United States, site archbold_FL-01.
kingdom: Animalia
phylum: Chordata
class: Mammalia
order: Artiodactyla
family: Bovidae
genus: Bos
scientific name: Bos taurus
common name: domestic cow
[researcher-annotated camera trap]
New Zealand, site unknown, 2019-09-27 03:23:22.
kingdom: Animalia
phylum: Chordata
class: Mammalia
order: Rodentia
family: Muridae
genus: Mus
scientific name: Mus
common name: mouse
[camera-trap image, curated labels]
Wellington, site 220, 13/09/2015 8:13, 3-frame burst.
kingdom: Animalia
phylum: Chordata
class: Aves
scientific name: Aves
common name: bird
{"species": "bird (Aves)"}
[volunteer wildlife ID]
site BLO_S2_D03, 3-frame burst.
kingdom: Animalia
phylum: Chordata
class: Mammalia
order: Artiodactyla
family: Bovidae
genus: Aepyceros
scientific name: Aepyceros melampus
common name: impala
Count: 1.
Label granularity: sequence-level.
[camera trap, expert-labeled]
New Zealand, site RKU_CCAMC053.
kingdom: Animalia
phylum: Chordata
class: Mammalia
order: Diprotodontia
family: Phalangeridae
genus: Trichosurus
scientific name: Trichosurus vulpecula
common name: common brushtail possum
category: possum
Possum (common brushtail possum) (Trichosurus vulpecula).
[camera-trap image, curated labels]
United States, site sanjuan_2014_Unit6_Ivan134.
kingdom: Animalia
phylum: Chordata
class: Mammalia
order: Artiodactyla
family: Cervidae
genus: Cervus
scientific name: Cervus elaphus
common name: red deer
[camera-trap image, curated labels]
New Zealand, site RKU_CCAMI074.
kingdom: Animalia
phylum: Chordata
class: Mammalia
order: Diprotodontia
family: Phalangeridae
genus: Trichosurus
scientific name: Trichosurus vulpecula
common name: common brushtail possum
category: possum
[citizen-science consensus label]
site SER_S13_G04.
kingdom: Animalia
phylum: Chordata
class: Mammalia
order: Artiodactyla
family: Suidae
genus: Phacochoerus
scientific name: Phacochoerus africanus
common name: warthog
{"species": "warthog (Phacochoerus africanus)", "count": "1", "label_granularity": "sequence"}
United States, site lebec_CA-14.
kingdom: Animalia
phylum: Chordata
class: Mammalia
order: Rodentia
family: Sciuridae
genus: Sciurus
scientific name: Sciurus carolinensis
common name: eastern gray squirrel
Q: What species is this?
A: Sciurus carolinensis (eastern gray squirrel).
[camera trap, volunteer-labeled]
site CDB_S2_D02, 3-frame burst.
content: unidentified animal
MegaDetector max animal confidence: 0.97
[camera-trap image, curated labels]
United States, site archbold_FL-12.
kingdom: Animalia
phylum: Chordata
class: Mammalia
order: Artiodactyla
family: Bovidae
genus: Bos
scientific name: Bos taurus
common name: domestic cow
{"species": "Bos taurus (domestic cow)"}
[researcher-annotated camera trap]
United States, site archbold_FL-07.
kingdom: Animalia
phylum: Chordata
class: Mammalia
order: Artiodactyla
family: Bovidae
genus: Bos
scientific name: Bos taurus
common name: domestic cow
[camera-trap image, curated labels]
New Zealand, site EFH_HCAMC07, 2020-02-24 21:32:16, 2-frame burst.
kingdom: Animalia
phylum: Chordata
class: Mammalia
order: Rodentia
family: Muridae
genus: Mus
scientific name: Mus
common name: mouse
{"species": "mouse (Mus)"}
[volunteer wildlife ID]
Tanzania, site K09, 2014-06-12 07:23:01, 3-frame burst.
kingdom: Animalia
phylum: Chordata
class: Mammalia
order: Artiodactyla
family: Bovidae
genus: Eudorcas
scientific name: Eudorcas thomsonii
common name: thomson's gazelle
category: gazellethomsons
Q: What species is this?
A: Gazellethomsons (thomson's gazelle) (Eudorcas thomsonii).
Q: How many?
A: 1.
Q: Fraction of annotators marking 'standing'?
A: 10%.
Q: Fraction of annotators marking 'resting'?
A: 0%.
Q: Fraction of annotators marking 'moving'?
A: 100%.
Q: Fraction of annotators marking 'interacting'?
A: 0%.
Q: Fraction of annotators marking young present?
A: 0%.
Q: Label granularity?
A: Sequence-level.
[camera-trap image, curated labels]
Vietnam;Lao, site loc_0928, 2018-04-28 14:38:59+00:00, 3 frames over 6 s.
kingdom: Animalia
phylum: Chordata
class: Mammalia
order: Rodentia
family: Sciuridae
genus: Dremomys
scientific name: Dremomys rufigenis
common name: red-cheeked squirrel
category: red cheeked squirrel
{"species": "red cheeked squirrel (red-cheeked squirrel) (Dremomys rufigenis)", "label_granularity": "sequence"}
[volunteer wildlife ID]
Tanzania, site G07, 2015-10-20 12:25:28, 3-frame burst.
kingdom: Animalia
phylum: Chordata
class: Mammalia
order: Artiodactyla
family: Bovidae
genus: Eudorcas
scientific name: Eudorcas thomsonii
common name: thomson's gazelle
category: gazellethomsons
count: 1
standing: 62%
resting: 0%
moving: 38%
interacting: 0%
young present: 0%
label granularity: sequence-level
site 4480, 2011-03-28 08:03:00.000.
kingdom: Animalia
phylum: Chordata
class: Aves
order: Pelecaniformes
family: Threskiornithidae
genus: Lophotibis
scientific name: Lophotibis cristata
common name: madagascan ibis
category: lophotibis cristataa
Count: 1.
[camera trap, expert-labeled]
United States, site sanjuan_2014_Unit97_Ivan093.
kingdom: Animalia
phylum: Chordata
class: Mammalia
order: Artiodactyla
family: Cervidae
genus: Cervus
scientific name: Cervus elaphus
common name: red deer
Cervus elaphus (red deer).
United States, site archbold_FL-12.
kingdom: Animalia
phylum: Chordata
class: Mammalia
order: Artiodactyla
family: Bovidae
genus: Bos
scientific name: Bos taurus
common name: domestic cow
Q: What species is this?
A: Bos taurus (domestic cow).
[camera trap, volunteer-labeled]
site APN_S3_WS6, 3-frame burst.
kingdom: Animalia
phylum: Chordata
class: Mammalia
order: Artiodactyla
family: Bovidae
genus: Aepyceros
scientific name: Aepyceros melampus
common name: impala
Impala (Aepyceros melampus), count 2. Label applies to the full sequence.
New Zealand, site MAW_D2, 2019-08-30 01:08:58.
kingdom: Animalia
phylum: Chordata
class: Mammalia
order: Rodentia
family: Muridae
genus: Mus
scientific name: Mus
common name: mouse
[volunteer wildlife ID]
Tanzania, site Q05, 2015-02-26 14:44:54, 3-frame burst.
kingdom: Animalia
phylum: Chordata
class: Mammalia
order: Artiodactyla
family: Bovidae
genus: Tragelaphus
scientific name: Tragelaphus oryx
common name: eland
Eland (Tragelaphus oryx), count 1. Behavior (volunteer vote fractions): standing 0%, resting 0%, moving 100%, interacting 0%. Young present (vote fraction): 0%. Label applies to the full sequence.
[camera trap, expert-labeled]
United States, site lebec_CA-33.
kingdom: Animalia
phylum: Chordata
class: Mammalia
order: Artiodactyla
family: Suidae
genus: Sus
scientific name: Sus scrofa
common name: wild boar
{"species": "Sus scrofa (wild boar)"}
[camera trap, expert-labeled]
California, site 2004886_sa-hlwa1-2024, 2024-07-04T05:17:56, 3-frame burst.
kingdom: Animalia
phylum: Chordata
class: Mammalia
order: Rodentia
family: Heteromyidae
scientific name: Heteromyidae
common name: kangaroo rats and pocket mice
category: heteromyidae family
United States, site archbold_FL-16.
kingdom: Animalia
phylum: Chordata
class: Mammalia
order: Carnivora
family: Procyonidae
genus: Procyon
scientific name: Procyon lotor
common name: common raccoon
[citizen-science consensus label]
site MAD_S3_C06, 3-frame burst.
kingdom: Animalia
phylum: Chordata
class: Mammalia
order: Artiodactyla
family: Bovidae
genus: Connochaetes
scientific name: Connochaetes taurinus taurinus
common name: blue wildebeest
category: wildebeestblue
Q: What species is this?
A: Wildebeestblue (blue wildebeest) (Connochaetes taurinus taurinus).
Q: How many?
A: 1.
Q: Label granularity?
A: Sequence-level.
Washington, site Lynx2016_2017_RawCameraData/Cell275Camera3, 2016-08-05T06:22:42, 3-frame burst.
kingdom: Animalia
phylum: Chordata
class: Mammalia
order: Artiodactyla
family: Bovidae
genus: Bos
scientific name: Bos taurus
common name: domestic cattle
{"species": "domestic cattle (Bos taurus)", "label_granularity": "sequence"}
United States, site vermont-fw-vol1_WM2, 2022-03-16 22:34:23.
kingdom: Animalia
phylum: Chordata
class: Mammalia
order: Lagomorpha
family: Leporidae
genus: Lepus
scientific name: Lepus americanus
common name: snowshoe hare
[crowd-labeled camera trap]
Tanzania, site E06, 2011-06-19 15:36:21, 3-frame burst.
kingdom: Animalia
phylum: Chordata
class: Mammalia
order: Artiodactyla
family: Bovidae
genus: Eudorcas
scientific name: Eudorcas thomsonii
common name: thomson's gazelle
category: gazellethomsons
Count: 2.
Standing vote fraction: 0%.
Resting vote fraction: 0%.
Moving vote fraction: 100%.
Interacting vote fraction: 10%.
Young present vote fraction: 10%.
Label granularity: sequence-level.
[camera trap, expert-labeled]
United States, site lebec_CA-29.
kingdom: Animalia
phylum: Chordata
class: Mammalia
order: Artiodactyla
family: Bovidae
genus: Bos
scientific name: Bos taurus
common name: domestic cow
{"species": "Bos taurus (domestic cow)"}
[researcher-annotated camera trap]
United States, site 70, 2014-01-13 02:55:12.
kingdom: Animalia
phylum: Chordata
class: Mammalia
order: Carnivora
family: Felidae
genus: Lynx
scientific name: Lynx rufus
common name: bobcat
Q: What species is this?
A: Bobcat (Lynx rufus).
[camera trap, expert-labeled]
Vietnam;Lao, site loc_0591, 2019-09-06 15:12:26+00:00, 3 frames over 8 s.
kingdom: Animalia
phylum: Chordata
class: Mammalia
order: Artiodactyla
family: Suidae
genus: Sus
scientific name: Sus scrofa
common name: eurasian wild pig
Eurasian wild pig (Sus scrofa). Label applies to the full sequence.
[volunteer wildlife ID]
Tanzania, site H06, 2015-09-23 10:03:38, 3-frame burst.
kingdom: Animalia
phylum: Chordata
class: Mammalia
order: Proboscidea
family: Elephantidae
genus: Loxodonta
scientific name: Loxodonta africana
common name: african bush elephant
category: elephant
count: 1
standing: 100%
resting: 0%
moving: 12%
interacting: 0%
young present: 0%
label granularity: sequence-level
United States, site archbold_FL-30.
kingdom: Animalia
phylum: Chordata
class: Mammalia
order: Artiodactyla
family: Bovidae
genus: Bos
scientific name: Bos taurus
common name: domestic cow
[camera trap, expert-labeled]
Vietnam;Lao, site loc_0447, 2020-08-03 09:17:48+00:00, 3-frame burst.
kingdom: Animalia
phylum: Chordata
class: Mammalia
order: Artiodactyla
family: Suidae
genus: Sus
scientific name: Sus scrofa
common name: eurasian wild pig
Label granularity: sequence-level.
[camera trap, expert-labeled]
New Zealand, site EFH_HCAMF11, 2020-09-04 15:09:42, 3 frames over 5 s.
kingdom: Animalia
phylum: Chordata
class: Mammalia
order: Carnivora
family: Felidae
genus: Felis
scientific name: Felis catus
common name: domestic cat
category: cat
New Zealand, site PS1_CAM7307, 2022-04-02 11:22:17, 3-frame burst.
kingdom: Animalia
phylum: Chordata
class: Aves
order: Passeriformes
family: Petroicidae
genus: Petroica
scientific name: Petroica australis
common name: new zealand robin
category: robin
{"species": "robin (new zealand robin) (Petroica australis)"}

======

▶ WHAT YOU ARE ASKED TO DO: Copy down every line of the material above that includes the string "squirrel".

▶ RESPONSE:
common name: eastern gray squirrel
A: Sciurus carolinensis (eastern gray squirrel).
common name: red-cheeked squirrel
category: red cheeked squirrel
{"species": "red cheeked squirrel (red-cheeked squirrel) (Dremomys rufigenis)", "label_granularity": "sequence"}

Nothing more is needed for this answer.